Face à Tony Blair, les prétendus avocats d’un modèle plus politique et social ont semblé, à Bruxelles, bien décrédibilisés. Sans doute les déboires électoraux d’un Gerhard Schröder menacé d’une victoire de la droite aux législatives de l’automne prochain, et d’un Jacques Chirac touché par le rejet de la constitution ont-ils favorisé l’intransigeance des Britanniques. Mais le véritable

affaiblissement du couple franco-allemand est à rechercher dans sa tendance systématique, ces dernières années, à céder du terrain au modèle anglo-saxon. C’est Berlin qui lance « l’Agenda 2010 » et détruit à petit feu son État providence ; c’est Paris qui dépouille les systèmes de retraite et de santé et se lance dans une destructrice « modernisation sociale ». Au niveau de l’UE, ce boulevard offert au modèle britannique a été entériné en 2000 dans la stratégie de Lisbonne qui a programmé la flexibilisation générale du travail et la libéralisation de la quasi-totalité des secteurs économiques.

Le projet de budget lui-même a porté en germe cette évolution vers moins de solidarité. En signant avec quatre États dont le Royaume-Uni, fin 2003, une lettre demandant le gel des dépenses communautaires à 1 % de la richesse de l’UE, la France et l’Allemagne ont créé les conditions du blocage. L’enveloppe globale étant limitée, impossible d’assumer les nécessaires efforts financiers en direction des nouveaux États membres tout en maintenant les aides pour les Quinze - d’où la décision de l’Espagne de refuser la nouvelle enveloppe des fonds structurels. Impossible non plus de prendre en charge les nouveaux projets de la Commission en matière de recherche, largement sacrifiés dans la dernière proposition luxembourgeoise -, ce qui laisse le beau rôle au Royaume-Uni dans son refus d’un budget « du passé ». Enfin, Paris et Berlin refusant de payer pour l’élargissement, impossible de demander à La Haye et Stockholm de céder sur la baisse de leurs contributions, d’où leur veto vendredi dernier à Bruxelles.
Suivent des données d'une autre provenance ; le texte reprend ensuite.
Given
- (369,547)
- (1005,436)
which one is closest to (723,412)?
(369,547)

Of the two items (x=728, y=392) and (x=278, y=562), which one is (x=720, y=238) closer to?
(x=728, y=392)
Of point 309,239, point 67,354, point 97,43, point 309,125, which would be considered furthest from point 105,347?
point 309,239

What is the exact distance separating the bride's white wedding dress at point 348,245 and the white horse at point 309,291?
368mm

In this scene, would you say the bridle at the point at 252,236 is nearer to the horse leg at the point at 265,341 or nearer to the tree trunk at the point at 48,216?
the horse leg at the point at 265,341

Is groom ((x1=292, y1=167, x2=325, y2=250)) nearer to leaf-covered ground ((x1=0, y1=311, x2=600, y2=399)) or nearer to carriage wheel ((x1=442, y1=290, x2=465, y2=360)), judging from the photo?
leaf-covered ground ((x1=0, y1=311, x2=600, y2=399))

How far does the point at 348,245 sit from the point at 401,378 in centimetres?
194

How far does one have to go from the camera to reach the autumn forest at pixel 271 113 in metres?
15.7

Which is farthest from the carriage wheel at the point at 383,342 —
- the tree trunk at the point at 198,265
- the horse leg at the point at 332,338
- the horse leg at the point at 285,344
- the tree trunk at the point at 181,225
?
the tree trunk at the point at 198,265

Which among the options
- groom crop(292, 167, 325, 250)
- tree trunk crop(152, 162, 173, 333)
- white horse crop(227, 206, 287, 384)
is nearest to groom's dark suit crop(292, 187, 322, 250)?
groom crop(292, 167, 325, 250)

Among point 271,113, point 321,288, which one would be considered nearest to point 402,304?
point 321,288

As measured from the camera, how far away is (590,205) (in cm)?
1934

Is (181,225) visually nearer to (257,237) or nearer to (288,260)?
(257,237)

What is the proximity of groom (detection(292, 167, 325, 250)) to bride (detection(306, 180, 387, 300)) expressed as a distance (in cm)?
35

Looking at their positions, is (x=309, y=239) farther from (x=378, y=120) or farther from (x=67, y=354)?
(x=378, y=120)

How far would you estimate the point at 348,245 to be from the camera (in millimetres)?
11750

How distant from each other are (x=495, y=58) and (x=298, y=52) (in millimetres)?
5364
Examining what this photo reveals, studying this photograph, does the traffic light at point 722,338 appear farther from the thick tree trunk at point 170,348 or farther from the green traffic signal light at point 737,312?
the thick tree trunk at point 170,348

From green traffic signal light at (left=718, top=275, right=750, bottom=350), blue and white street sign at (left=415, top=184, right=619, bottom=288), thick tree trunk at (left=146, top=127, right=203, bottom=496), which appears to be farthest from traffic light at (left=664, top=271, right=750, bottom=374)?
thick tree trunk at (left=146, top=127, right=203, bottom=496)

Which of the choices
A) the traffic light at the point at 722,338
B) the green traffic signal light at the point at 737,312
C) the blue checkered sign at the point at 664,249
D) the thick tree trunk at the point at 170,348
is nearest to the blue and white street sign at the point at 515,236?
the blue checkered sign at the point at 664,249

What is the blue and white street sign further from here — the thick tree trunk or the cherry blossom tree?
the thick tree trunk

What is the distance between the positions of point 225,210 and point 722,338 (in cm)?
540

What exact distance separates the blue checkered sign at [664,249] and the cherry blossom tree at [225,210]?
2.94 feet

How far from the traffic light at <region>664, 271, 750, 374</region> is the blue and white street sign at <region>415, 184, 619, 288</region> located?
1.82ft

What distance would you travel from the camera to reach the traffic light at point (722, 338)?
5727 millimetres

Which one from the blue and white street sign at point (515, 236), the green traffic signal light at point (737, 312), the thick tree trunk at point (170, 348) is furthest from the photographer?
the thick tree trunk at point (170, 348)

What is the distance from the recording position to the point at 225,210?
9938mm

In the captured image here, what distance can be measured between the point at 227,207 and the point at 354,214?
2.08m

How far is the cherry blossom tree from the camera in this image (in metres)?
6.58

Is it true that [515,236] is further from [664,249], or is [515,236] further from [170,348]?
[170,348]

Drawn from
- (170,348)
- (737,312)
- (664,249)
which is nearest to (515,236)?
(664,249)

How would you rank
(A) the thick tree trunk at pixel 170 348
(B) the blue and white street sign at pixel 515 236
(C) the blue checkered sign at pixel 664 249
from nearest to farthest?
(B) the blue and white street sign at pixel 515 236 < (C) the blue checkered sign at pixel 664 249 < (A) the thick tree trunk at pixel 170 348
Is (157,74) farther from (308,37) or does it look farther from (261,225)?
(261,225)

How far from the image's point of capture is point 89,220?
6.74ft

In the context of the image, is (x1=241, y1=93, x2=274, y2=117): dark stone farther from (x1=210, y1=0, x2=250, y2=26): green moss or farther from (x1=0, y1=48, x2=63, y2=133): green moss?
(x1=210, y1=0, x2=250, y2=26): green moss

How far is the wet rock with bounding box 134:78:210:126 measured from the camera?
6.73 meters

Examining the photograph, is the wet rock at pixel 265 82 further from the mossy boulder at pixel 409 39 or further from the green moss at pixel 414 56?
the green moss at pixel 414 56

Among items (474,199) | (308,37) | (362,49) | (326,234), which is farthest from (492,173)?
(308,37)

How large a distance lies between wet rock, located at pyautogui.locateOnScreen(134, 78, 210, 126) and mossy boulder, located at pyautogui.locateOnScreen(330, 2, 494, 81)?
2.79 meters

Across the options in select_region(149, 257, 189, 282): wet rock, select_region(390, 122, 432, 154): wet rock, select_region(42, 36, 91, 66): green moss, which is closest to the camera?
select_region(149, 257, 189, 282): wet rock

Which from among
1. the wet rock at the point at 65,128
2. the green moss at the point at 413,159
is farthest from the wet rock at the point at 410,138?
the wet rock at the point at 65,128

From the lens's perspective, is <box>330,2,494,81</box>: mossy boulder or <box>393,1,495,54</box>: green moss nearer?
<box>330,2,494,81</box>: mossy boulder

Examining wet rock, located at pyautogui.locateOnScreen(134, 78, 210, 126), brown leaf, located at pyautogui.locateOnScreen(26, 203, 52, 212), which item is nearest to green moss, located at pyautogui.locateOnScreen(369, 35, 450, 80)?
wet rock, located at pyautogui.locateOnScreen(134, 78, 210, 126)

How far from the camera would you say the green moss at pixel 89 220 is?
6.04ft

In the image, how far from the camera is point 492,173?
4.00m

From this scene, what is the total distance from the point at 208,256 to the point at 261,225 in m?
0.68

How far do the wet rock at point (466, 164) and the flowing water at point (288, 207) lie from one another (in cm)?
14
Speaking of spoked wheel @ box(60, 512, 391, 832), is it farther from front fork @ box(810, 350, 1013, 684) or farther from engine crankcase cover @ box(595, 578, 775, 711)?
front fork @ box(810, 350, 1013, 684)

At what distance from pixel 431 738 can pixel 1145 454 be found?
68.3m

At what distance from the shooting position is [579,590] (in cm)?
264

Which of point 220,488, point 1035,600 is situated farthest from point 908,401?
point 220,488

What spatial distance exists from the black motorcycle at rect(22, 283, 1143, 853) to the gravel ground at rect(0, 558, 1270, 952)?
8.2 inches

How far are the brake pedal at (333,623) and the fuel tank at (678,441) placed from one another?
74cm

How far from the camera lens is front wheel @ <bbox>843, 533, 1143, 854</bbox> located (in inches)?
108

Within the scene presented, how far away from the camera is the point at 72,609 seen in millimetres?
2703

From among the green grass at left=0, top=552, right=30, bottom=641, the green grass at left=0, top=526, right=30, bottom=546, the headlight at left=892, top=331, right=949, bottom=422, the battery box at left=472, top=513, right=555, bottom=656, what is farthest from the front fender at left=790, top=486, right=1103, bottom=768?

Impasses politiques et économiques

En ce sens, le blocage budgétaire actuel n’est pas la conséquence d’un prétendu repli nationaliste né des « non » français et néerlandais qu’il a largement précédés - souvenons-nous que, dès le dernier Conseil européen fin mars, Jacques Chirac portait déjà l’estocade contre le « chèque » britannique. Que les Français aient voté « oui » ou, comme ils l’ont fait, qu’ils aient rejeté massivement la constitution, le bras de fer se serait produit. Il serait plus juste de considérer que la crise budgétaire découle, comme la crise institutionnelle, des impasses politiques et économiques d’une Union coupée de ses citoyens. L’échec des négociations sur le budget dans une Europe en panne de croissance fait se poser, plus que jamais, la question du contrôle démocratique de la BCE et de sa réorientation au service de l’activité et du développement des régions pauvres. Cela a été l’une des exigences du « non » de gauche à la constitution. Aux Vingt-Cinq d’en tenir compte, plutôt que de fouler aux pieds le message des électeurs français et néerlandais.